Over the last few years, political scientists have warned about a worrying trend in American democracy: Voter preferences don’t have much sway over presidents’ policy choices. New research suggests their worries are well founded.
In a new book, "Who Governs? Presidents, Public Opinion, and Manipulation, political scientists James Druckman and Lawrence Jacobs examine data on internal polling from U.S. presidential archives and other existing research to determine how presidents use their knowledge of public opinion to craft policies.
What they found is disturbing: Presidents tend to focus on the opinions of the wealthy and well-connected insiders, ignoring the views of most of the electorate. This turns on its head the idea that elected officials in the United States are responsive to public opinion.
Druckman and Jacobs focused on how President Ronald Reagan created the modern conservative coalition using internal polling. He sought to unite political independents, high-income groups, social conservatives and economic conservatives. While all these groups had influence over the Reagan administration, high earners had the most pull.
A look at how frequently the administration gathered public opinion data on specific groups is even more revealing. The authors noted, “The Reagan team assembled little data on the middle- and lower-income groups as it focused intently on gathering information on the affluent.”
In total, Reagan received cross-tabulations for the rich about 60 percent of the time, compared with only 32 percent for low-income people. And 84 percent of the information gathered on economic issues included data on the affluent, compared with only 24 percent examining the middle class and 36 percent on the poor. On Social Security, for example, Reagan never received cross-tabulations on the opinions of the poor or middle class.
“We’ve got essentially the smoking gun,” Jacobs said. “We’re inside the White House and able to use Reagan’s own data and memos to cinch this case.”
The Effect of a 10% Swing in Public Opinion on Reagan’s Policies
Jacobs and Druckman’s research is especially important to growing concerns about inequality. In a 2006 study in the Oxford Review of Economic Policy journal, political scientists Thomas Cusack, Torben Iversen and Philipp Rehm found that those in the highest income quartile are 18 points more likely to “strongly disagree” with government redistribution
Based on data from the American National Election Studies, I find a similar result: While those earning less than $25,000 are in favor of redistribution, those earning more than $150,000 are strongly opposed, with 62.6 percent saying government should not redistribute. The more influence high earners have on policy, the less likely inequality will be addressed through redistributive policies.
Government Should Take Measures to Reduce Differences in Income Levels
Why do the rich have so much more influence? Donors to political campaigns, who tend to be rich, have stronger influence over policy. Granted, there is strong overlap in preferences between donors and nondonors in the same party. To test whether the donors had more influence, political scientists Michael Jay Barber, Brandice Canes-Wrone and Sharece Tower zeroed in on issues where co-partisan donors and nondonors disagreed. They found that donors exert more influence on presidential positions, while nondonors, even those of the same party, have no significant effect. Barber found a similar effect in the Senate.

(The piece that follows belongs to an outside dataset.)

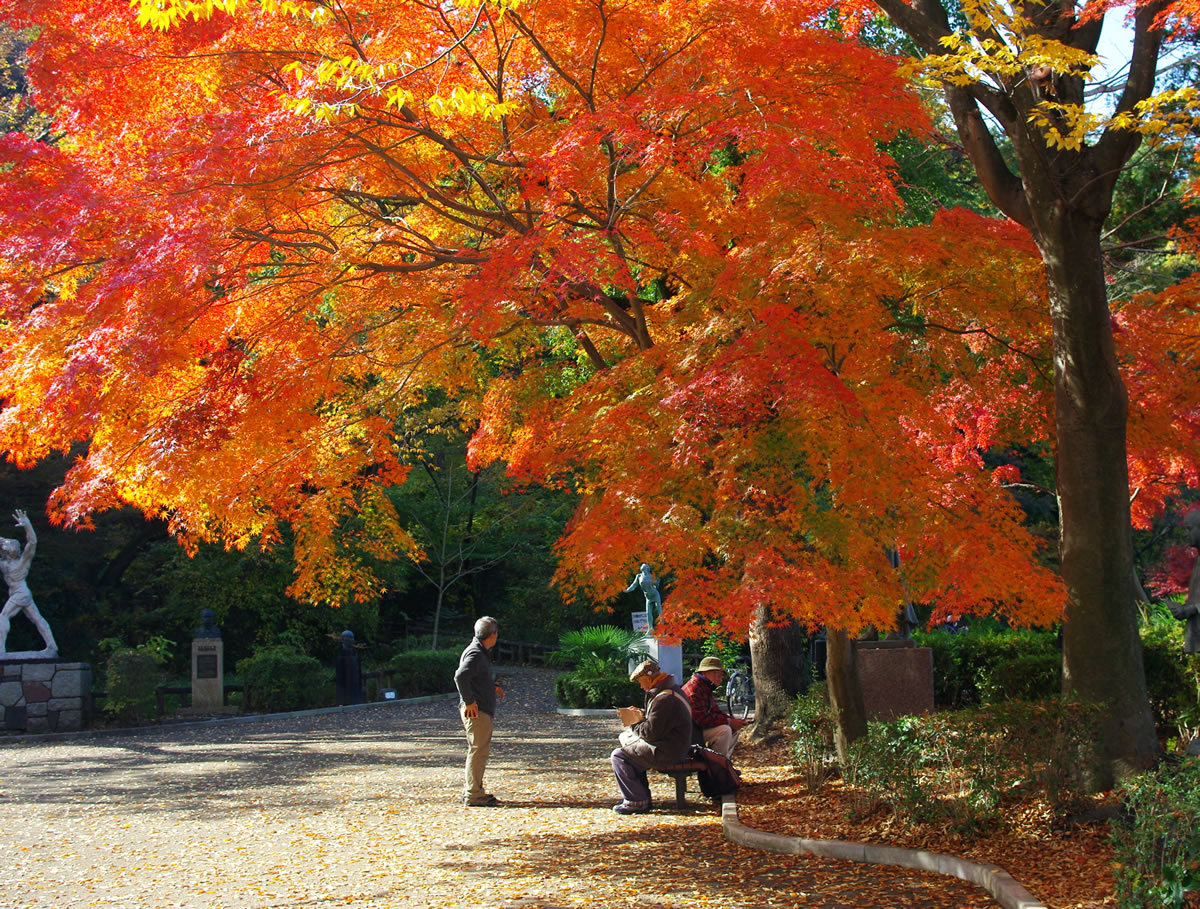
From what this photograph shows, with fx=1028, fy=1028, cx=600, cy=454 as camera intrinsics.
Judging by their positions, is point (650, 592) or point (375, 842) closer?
point (375, 842)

The outsize influence of the wealthy donor class may also show up in Congress’ polarization. In a 2010 study Darmouth University researchers found “a lack of congruence between American voters and members of Congress.” One explanation could be that donors, who are more extreme than nondonors, are behind most policy decisions.
While the researchers did not establish a clear causal relationship, they found that donors are better represented than nondonors. As Barber has shown, those with a net worth above $10 million make up 0.01 percent of Americans but 18 percent of political donors. By contrast, those worth less than $250,000 make up 69 percent of Americans and only 8 percent of donors.
The outsize influence of the wealthy also shows up in the priorities politicians give to competing policy agendas. In a recent study, political scientists William Franko and Patrick Flavin examined how policymakers respond to political priorities rather than to constituent preferences. Unsurprisingly, the researchers found that the rich and poor have different priorities and that policymakers are more attentive to the priorities of the wealthy. As shown in the chart below, the priorities are even more divergent on class issues such as the minimum wage and poverty.
High- and Low-income Earners have Different Priorities
Evidence continues to accumulate that the U.S. is fast becoming a plutocracy. Americans must fight to take back their democracy. One way to do that is by bolstering voter turnout. Voters who want more progressive policies should look at a recent research by Jonas Pontusson and David Rueda. “Left parties will respond to an increase in inequality only when low-income voters are mobilized,” they wrote, on the basis of their analysis of data from 10 countries over nearly 40 years. Limiting the influence of money in the political process would also improve representation.
For its part, the middle class needs organizations that push policies that benefit them. Unions could serve such a role by mobilizing the working class and advocating for policies that benefit workers. “Labor unions promote greater political equality primarily by mobilizing their working class members to political action,” according to Flavin. “States with higher levels of union membership weigh citizens’ opinions more equally in the policymaking process.”
Without some such dramatic action, economic disparity will continue to solidify political inequality, which will further entrench racial and class gaps.